DOCUMENT SECTION: Begin

The decreasing rate of hospitalizations isn’t the only sign of a potential second peak. The modeling group has also tracked smartphone mobility data to estimate whether Coloradoans are continuing to stay home. According to the report, Coloradans began staying home less often toward the end of April, even before the stay-at-home order expired. Still, the state's death toll from COVID-19 has plateaued. State officials reported no new deaths among people with COVID-19 over the past three days, although those numbers are sometimes later revised and deaths lag weeks behind an uptick in interactions.

As more people interact, the modelers fear an increase in the state’s R-naught value, which measures the average number of people sickened by one infectious person. Anything above one could lead to a rapid spike in cases. One sick person could spread the disease to multiple people, who would in turn spread the disease further. 

Dr. Samet’s team estimated a slight increase in the value to just below one in mid-May. A more current estimate isn’t available because the disease can’t be detected for days or even weeks after infection.

“If we relax restrictions and begin to have more contact with each other, inevitably R-naught will rise,” he said. “From a public health point of view, we just can't rise too much.”

Dr. Rachel Herlihy, the state epidemiologist, said the main goal for policymakers should be to make sure a new wave doesn’t overwhelm the state’s intensive care capacity. According to the modeling data, that won’t be easy. 

To measure how behavior affects disease spread, the scientists estimate social distancing as a percentage. The numbers roughly correspond to an average decrease in social interaction, but it also incorporates other preventative measures, like people wearing masks. 

Modelers estimate the state achieved about 80 percent social distancing during Colorado’s stay-at-home order. To prevent a new wave that would quickly overwhelm the state’s ICU capacity, their reports recommend the state maintain current levels of social distancing of around 65 percent through the fall. If social interactions increase somewhat more, the state could stay below its ICU capacity so long as Coloradans over 65 years old, who are most at risk from the disease, maintain even higher levels of social distancing. But Herlihy wouldn’t recommend that approach. 

“We really want to be cautious and ensure that social distancing occurs at 65 percent,” Herlihy said.

DOCUMENT SECTION: End
GIVEN RECORDS: Begin

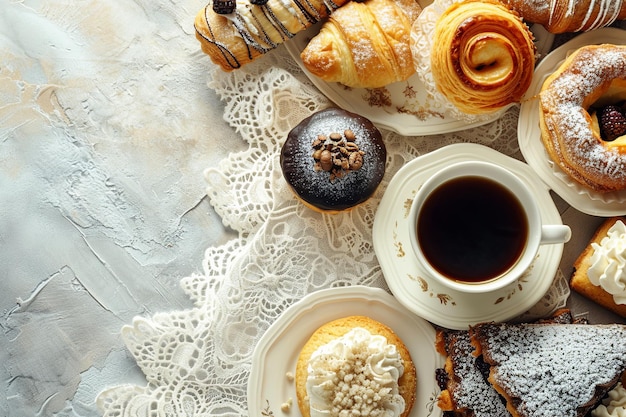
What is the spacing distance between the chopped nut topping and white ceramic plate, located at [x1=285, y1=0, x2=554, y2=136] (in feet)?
0.56

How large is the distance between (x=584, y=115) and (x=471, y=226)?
41cm

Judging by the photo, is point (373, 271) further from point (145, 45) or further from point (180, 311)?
point (145, 45)

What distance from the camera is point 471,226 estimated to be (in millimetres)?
1630

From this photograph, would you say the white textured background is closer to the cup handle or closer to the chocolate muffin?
the chocolate muffin

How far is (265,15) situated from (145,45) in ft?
1.25

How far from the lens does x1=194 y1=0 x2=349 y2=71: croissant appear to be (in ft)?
5.76

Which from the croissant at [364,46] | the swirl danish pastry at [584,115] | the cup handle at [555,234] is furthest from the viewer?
the croissant at [364,46]

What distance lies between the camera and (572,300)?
1.79 m

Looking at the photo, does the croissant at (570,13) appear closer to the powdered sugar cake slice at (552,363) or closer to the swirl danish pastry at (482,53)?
the swirl danish pastry at (482,53)

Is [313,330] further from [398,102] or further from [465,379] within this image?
[398,102]

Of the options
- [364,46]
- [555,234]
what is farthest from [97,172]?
[555,234]

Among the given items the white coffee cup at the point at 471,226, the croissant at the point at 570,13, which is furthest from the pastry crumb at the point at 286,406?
the croissant at the point at 570,13

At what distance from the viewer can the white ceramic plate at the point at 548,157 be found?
1707mm

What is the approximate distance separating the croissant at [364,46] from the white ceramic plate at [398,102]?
0.22 feet
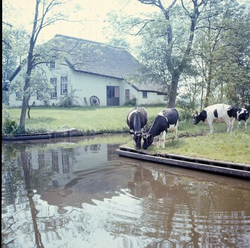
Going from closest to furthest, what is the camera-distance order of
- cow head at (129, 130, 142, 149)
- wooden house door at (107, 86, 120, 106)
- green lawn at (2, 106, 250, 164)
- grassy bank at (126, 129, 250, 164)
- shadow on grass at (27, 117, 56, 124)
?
1. grassy bank at (126, 129, 250, 164)
2. green lawn at (2, 106, 250, 164)
3. cow head at (129, 130, 142, 149)
4. shadow on grass at (27, 117, 56, 124)
5. wooden house door at (107, 86, 120, 106)

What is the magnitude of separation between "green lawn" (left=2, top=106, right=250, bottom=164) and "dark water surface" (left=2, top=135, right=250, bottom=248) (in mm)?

GIVEN RECORDS: End

## TASK TO CARRY OUT
Please print the part of the Colorado COVID-19 modeling text that opens with the words containing "As more people" and closes with "weeks after infection.", copying it exactly.

## ANSWER TO THIS EXERCISE
As more people interact, the modelers fear an increase in the state’s R-naught value, which measures the average number of people sickened by one infectious person. Anything above one could lead to a rapid spike in cases. One sick person could spread the disease to multiple people, who would in turn spread the disease further. 

Dr. Samet’s team estimated a slight increase in the value to just below one in mid-May. A more current estimate isn’t available because the disease can’t be detected for days or even weeks after infection.